Мы назначили место завтрашнего сбора – агентство и после этого поспешили устроить всё для скорейшего отъезда. До этого момента наш багаж ехал на лёгкой повозке, от которой теперь приходилось отказываться: нам предстояло передвигаться по стране, пересечённой реками и оврагами, усыпанной кустарником, и телега явилась бы причиной огромных неудобств. Нам надлежало путешествовать верхом, подобно кочевым охотникам, следовательно поклажи надо было брать по возможности меньше. Перебрав всё хорошенько в чемоданах и порядком облегчив их, каждый из нас уложил свой скудный гардероб в две сумки и прикрепил их вместе с плащом к лошади, на которой ехал сам. Прочая поклажа везлась на вьючных лошадях. У всех было по медвежьей шкуре и несколько одеял для постели. Была также с нами и одна палатка для защиты против непогоды или на случай, если бы кто-нибудь из нас занемог. После этого мы запаслись хорошей мукою, сахаром и кофе, а также прихватили немного консервированной ветчины и пару батонов одесской колбасы на первый день пути, ибо в степях мы не могли достать съестных припасов иначе как охотой.

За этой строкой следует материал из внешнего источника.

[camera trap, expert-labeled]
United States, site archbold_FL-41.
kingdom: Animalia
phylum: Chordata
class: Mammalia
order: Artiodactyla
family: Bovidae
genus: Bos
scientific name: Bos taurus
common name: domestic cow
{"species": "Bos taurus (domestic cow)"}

Мы взяли с собой несколько лошадей, не слишком измученных последней поездкой, под вьюки и про запас. Пускаясь на долгий срок в такое нелёгкое странствие, каждый старался достать для себя хорошего скакуна, осознавая, что нам придётся подчас и поохотиться, и встретить, может быть, неприятельских всадников – в таком случае безопасность наша будет зависеть от надёжности коня. Я купил себе здорового, серебристо-серого, несколько крупного от природы, но выносливого. Мою прежнюю добрую лошадку, которая выглядела немножко загнанной, я оставил вместе с вьючными.
НАЧАЛО ПУТИ. ГЛАВА О НАШИХ ПЕРВЫХ ВПЕЧАТЛЕНИЯХ И О СПОРАХ ПО ПОВОДУ НРАВСТВЕННОСТИ
Мы выехали 10 сентября 1832 года из форта Гибсон, переправились через реку, бежавшую перед крепостью, и потянулись к агентству, где был назначен сборный пункт. Одолев несколько миль, мы добрались до брода, окружённого лесистыми утёсами, без труда спустились к реке и пересекли её один за другим. Лошади осторожно переступали с камня на камень. Всадники старались держать коней так, чтобы они шли нога в ногу по шумной и пенившейся воде. Наш Горбушка двигался позади. Он был крайне доволен своим местом, считая, что быть в арьергарде весьма почётно. Это не то, что раньше, когда он был при телегах и поклаже, что ему казалось почти предосудительным занятием. Теперь-то он находился в нашем обществе.
– Глядите! – крикнул вдруг Горбушка и указал вперёд.
Мы дружно повернули голову в указанном направлении и увидели индейца на противоположном берегу. Он стоял на сильно выдавшемся вперёд обломке утёса, пристально следя за нами. Его облик очень гармонировал с окружавшим диким пейзажем, был живописен.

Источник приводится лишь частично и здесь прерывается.